## Dataset section
☆ ☆ ☆ ☆

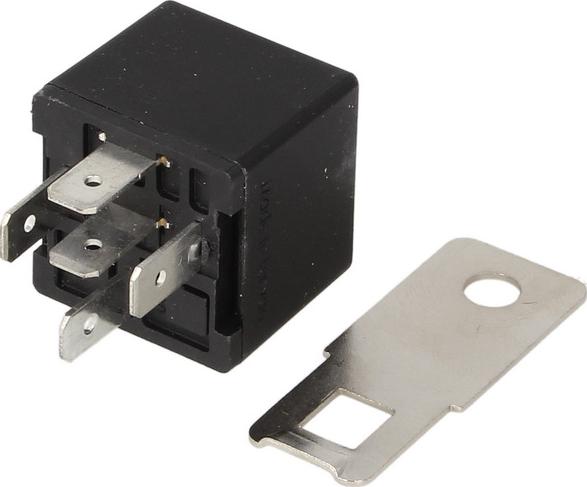 BOSCH 0 986 AH0 613 - Ρελέ, ρεύμα λειτουργίας spanosparts.gr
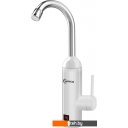 Водонагреватели Saniteco WM-001-D2 (белый)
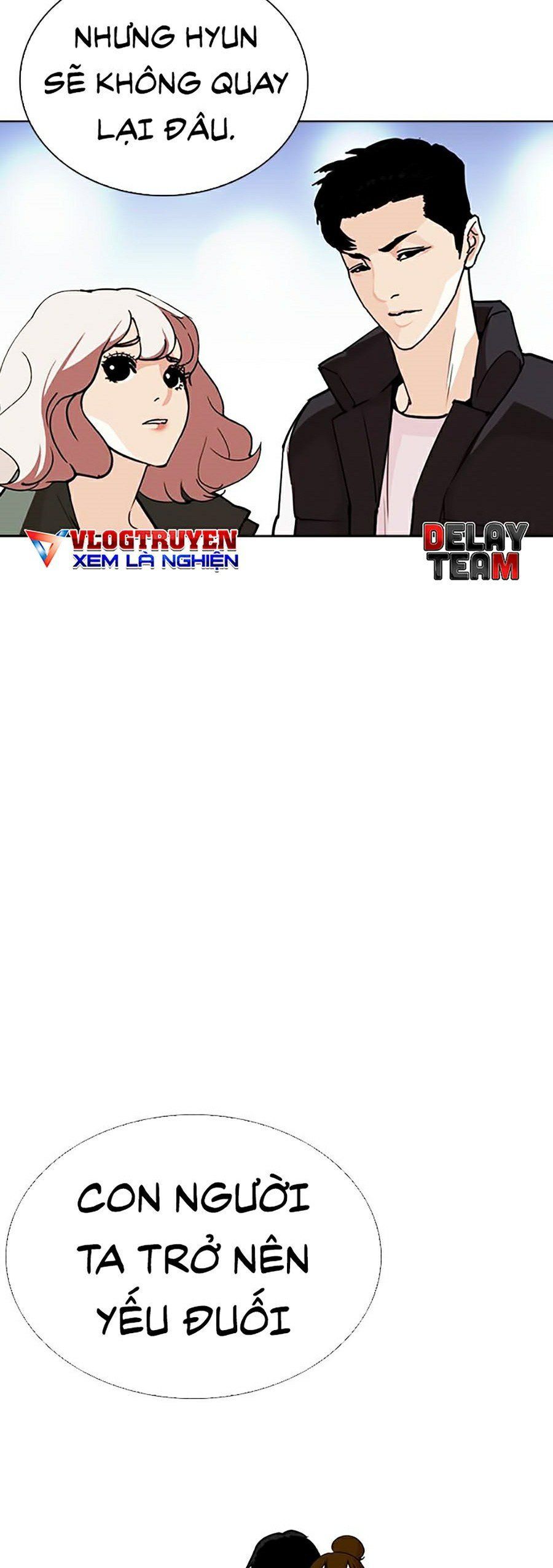 đọc truyện Hoán Đổi Diệu Kỳ Chương 267 ảnh 16 tại Thiên Thai Truyện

☆ ☆ ☆ ☆

## Task requirements
Write out, exactly as they appear, the lines from the one containing "Водонагреватели Saniteco WM-001-D2 (белый)" through the end of the material above, excluding pictures.

## Result
 Водонагреватели Saniteco WM-001-D2 (белый)
 đọc truyện Hoán Đổi Diệu Kỳ Chương 267 ảnh 16 tại Thiên Thai Truyện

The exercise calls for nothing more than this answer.